831

THE WISCONSIN.1

District Court, E. D. New York.

January 6, 1885.

COLLISION—STEAMER AND BARK—MISTAKE AS TO LIGHTS—FLARE-UP—BLUE LIGHT—PILOT SIGNAL.

Where a steamer was approaching a bark in the night, and the bark exhibited a flare-up light, which was seen on the steamer, and those on the steamer supposed the other vessel to be a pilot-boat desiring to put a pilot on board, and the steamer showed a blue light, to which the bark replied by a flare-up, and the steamer did not discover her mistake until too late to avoid a collision, held, that, besides the fact that the green light of the bark was proved to be so dim as to render it invisible to the steamer at a distance sufficient to enable her to avoid the bark, which of itself was sufficient to prevent a recovery by the bark, it was also a fault on the part of the bark to exhibit the flare-up after the steamer had burned the blue light; and as there was no fault proved on the part of the steamer, the bark's libel against the steamer was dismissed.

In Admiralty.

Scudder & Carter and Owen & Gray, for libelants.
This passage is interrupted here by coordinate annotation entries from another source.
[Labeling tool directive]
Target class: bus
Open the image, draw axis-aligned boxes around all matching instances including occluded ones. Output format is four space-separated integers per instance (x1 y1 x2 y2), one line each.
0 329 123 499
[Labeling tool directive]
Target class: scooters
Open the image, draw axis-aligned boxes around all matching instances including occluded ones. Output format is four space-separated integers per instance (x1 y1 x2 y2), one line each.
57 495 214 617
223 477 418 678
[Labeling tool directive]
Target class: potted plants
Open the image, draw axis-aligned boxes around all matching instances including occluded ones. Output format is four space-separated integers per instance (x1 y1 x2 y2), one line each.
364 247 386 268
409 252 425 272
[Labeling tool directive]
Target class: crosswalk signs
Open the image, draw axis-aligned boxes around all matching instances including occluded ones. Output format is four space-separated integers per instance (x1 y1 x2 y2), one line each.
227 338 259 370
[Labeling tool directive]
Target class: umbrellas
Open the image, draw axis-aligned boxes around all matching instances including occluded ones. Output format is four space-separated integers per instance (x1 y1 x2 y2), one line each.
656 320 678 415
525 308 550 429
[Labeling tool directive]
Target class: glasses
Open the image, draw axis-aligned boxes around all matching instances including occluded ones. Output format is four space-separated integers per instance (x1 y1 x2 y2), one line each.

Beebe & Wilcox, for claimants.

BENEDICT, J. The cause of the collision which gave rise to these actions was the opinion formed by those in command of the steamer that the lights exhibited by the bark were the lights of a pilot-boat desiring to put a pilot on board the steamer, when in fact the lights were those of a bark holding her course. The night was dark, but good for seeing lights. The bark exhibited a flare-up light, which was seen by those in charge of the steamer in abundant time to avoid the bark, and from that time the lights of the bark were watched with the aid of glasses as well as with the naked eye by several competent persons on board the steamer, including the master, and all supposed the light to be the flare-up of a pilot-boat until the bark was too near to enable the steamer to avoid the collision.

The case is not one of an inattentive lookout on the steamer, but one where the lookout saw the light, and was misled by it; and the question of the case is whether the opinion that the approaching vessel was a pilot-boat, which was formed and acted upon by those in charge of the steam-ship, was justified by the circumstances. If so, the steam-ship cannot be held in fault.

In addition to the flare-up light shown, the bark carried a green side light. This light was seen by those on board the steamer, but not until it was too late to correct their mistake in regard to the character of the approaching vessel, and when collision was inevitable. The testimony in regard to the green light of the bark, in connection with evidence of the lantern itself, warrants the conclusion that the light was so dim as to render it invisible to the steamer at a distance sufficient to enable the steamer to avoid the bark. This condition of the bark's green light is of itself sufficient to prevent a recovery by the bark.832 But another fault on the part of the bark also appears. It is proved, and not disputed, that when the bark displayed her flare-up light to the steamer, the steamer burned a blue light. This blue light was seen on board, the bark, and replied to by a flare-up. It was not a fault in the bark to display the flare-up that was displayed before the blue light was burned, but it was fault to display a flare-up after the blue light of the steamer was seen, for the blue light was notice to the bark that her flare-up had been taken by the steam-ship to be the flare-up of a pilot. It was also notice to the bark that she was seen by the steamer. There was no need, therefore, for the bark exhibiting the flare-up a second time, and the action of the bark in answering the steamer's blue light with a flare-up was, under the circumstances, equivalent to notice from the bark to the steam-ship that the approaching vessel was a pilot-boat, intending to put a pilot on board the steamer. In this way the mistaken opinion of those on board the steam-ship was confirmed by the bark, when, as I cannot doubt, the absence of a reply to the steamer's blue light would have corrected the mistake and prevented the collision.

It is said that the steam-ship, even if she supposed the approaching vessel to be a pilot-boat, had no right to run her down; but, the steamship, led by the bark to believe that she was a pilot-boat desiring to put a pilot on board, had the right to come close to the supposed pilot-boat, and to believe that the pilot-boat would also draw near to her, and to assume that any one of that active class of vessels would co-operate with her in the effort to bring the vessels close to each other in safety. When, therefore, the steam-ship burned a blue light and slowed down, and changed her course nearer to the supposed pilot-boat, and stopped her engines and backed on discovering her mistake, she did all that it was possible for her to do under the circumstances to avoid running down the bark, and was guilty of no fault.

My conclusion therefore is that the collision in question was caused by fault on the part of the bark, and not by fault on the part of the steamer.

Let the libels be dismissed, and with costs.

1 Reported by R. D. & Wyllys Benedict, Esqs., of the New York bar.